Changing landscape for ODs
Cataract surgery has entered that technology zone enabling surgeons the opportunity to provide sutureless and bladeless surgery, in vivo axis orientation and aberrometry measurements, and now, remove the drops from this pervasive procedure. The advent of technology creates a changing landscape for the optometrist who is following his patients after surgery.
I remember a time when I saw a perfectly round anterior capsulotomy performed by the femtosecond. I was astounded and marveled at the precision of the cut. However, the capsule was adhering to the endothelial cells of the patient’s eye.
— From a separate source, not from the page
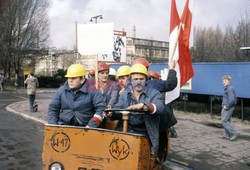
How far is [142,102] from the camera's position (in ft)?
14.2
This particular patient was seeing 20/15 and had absolutely no visual problems, yet the optometrist who was following this patient had some concerns. The capsule eventually folded on itself and left a triangular flap of tissue on the superior corneal endothelium.
The call I got sounded like this: “Dude, I think the cornea is breaking up from in the inside. The patient is only visiting, but can you look at him before he goes blind, or worse, his insurance runs out?” Newer technology adds simplicity but also potentially adds new challenges for management, like your battery dying on your PDA. Dropless cataract surgery falls into that category—just no batteries.